Laser pulse width seems to be critical for the kind of hair removal desired, that is, short or long term. Over the years, pulse widths have increased from nanoseconds through microseconds to milliseconds. Trials have revealed that short pulse lasers like, Q-switched Nd: YAG lasers rapidly heat up the melanin, releasing photoacoustic shock waves which disturb the melanocytes but achieve incomplete follicular destruction. This incomplete destruction of the follicle fails to achieve permanent hair removal. However, short pulse widths in the milliseconds range can remove hair temporarily.

Sometimes, for hair removal, the targets are unpigmented, such as, follicular stem cells that do not have melanin in them. And since without melanin there cannot be any light absorption, the nearby pigmented hair shaft is targeted. In such cases, long pulse widths have been suggested to allow time for the heat to spread in the entire hair volume to bring about stem cell damage. Super long pulses, greater than 100 microseconds, appear to cause long term hair removal.

The fluence used also plays a role in the success of hair removal. High fluences cause higher hair removal. The patient’s skin related factors determine the optimal fluence that results in hair removal without any damage.

Exogenous chromophore

The problem of unwanted absorption of light energy by the skin melanin is resolved by introducing external chromaphores whose light absorption level is different from melanin. The difficulty here is about introducing the chromophore equally at all depths of the follicule.

The soft light system uses carbon particles as chromophores. A suspension of carbon particles is applied on a wax-epilated skin. The suspension is then removed and the skin irradiated by a relatively low energy Q-switched Nd:YAG laser. While hair regrowth is significantly delayed by this method, compared to laser alone treatment there are no extra benefits.

PDT, using 5-ALA photosensitizer and 630nm argon pumped tunable dye laser underwent trial in a small pilot study. Dose dependent decrease in hair regrowth was observed. The potential benefit of PDT perhaps lies in the action of photosensitizers in the hair follicles. Because photosensitizers tend to localize in the follicular epithelium, potentially, hairs of all colors and in all stages of the growth cycle could be destroyed.

Pre-operative care

A complete history of hypertrichosis, herpes labialis if the perioral area is involved, herpes genitalis if the pubic area is to be treated, and history of previous treatments will be needed by the surgeon. Six weeks before treatment the patient should avoid all kinds of hair removal, except shaving. During treatment, hair loss from the shaved area is higher than from epilated areas. If sun exposed sites are involved, then sun exposure of those sites should be avoided. All body sites can be treated but treatment on or around the eye is not advised.

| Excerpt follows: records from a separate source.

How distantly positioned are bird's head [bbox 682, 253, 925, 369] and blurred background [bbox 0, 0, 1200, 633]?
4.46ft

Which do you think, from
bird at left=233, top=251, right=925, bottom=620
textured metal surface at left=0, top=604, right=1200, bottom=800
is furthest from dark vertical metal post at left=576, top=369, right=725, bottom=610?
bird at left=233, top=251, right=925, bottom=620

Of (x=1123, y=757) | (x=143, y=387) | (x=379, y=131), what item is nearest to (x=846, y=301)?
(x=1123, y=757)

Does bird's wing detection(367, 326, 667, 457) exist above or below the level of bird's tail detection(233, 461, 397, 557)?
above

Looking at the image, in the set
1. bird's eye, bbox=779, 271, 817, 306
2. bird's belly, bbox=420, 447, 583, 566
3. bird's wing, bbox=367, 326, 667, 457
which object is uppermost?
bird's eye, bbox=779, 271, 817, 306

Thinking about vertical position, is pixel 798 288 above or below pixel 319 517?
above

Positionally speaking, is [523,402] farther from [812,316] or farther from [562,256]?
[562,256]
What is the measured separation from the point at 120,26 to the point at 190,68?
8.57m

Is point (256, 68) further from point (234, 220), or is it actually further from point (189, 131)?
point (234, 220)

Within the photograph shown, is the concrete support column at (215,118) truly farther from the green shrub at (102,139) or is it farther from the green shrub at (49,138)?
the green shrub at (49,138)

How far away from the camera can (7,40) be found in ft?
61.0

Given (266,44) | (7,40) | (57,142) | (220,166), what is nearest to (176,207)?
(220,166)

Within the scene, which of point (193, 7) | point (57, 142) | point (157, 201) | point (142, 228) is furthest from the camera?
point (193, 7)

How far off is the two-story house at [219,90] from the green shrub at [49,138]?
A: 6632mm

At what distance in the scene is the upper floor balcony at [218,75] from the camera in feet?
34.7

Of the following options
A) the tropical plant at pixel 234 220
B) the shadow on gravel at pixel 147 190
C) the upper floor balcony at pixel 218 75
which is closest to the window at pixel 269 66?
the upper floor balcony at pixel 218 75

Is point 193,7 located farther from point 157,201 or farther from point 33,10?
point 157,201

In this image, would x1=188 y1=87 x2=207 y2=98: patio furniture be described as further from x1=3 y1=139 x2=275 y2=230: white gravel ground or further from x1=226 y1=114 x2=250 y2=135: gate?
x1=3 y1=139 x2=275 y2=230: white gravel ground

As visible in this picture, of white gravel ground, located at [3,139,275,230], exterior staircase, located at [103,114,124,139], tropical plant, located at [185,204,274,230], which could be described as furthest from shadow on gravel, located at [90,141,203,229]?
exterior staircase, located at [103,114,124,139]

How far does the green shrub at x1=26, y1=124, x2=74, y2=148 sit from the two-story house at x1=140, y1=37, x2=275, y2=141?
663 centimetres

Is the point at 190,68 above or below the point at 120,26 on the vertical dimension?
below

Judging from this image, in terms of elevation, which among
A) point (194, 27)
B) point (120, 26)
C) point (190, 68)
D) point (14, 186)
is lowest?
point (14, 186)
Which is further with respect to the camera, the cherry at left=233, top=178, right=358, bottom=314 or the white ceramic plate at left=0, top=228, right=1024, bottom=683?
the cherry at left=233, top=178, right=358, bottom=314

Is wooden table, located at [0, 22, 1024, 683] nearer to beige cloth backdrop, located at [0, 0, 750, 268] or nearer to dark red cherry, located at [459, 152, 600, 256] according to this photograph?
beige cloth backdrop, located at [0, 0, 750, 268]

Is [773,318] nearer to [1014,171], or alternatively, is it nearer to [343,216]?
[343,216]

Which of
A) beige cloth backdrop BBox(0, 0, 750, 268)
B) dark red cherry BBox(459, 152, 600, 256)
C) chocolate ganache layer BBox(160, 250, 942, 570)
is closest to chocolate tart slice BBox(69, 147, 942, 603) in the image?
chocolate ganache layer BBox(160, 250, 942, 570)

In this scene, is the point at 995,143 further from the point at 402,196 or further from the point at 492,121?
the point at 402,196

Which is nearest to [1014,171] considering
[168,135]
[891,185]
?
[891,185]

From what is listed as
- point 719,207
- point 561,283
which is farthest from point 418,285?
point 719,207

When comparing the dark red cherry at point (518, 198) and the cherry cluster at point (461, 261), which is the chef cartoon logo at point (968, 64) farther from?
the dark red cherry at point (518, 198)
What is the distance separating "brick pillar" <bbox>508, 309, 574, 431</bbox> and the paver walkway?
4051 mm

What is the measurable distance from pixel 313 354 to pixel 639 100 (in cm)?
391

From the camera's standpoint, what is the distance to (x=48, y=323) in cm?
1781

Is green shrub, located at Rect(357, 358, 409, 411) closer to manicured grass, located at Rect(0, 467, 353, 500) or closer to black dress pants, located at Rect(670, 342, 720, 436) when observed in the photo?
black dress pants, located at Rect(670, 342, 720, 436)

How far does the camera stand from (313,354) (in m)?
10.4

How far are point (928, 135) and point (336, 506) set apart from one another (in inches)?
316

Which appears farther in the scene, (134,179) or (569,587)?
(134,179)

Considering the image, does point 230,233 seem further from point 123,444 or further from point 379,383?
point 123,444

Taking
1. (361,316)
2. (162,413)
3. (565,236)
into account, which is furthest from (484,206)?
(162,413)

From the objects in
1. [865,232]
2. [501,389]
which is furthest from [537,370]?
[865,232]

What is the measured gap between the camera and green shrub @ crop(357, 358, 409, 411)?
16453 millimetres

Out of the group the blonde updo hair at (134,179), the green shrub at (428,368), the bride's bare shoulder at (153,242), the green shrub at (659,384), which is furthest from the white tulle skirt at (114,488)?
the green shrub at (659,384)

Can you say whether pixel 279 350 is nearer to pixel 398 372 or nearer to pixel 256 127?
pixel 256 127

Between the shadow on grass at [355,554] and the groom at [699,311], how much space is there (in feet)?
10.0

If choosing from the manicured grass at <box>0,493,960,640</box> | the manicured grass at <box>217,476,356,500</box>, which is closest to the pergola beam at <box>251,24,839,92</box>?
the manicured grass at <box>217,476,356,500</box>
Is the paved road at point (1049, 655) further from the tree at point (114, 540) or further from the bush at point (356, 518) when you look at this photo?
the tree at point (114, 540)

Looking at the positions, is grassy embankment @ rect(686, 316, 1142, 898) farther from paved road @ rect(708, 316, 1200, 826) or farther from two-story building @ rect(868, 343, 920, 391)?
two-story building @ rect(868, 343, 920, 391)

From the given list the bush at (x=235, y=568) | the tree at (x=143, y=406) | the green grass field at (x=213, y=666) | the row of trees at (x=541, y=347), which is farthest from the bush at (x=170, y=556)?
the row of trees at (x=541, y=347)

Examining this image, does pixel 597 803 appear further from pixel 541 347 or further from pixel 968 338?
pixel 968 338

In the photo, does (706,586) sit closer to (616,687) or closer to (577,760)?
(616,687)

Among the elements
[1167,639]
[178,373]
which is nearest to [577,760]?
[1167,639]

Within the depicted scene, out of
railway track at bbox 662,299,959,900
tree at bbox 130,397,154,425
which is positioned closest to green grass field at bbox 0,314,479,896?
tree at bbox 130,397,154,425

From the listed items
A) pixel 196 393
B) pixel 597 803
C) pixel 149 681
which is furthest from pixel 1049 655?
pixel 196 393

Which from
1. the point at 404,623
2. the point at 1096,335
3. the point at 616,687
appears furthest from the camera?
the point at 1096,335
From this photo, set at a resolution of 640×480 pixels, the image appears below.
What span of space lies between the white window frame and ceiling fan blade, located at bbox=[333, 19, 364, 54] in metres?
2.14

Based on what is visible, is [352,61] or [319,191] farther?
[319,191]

Side effects of laser hair removal

Laser treatment is not painless. All patients feel some pain during and immediately after treatment. A topical or local anesthetic may be used to reduce pain. Perifollicular erythema and edema occurs in all cases and usually last up to 3 days. Excessive fluences may cause skin damage. Herpes simplex and infections are rare. Temporary pigmentation changes and hyperpigmentation can occur but are more common in dark skinned patients as is permanent pigmentary changes. Tattoo lightening and freckle loss is possible.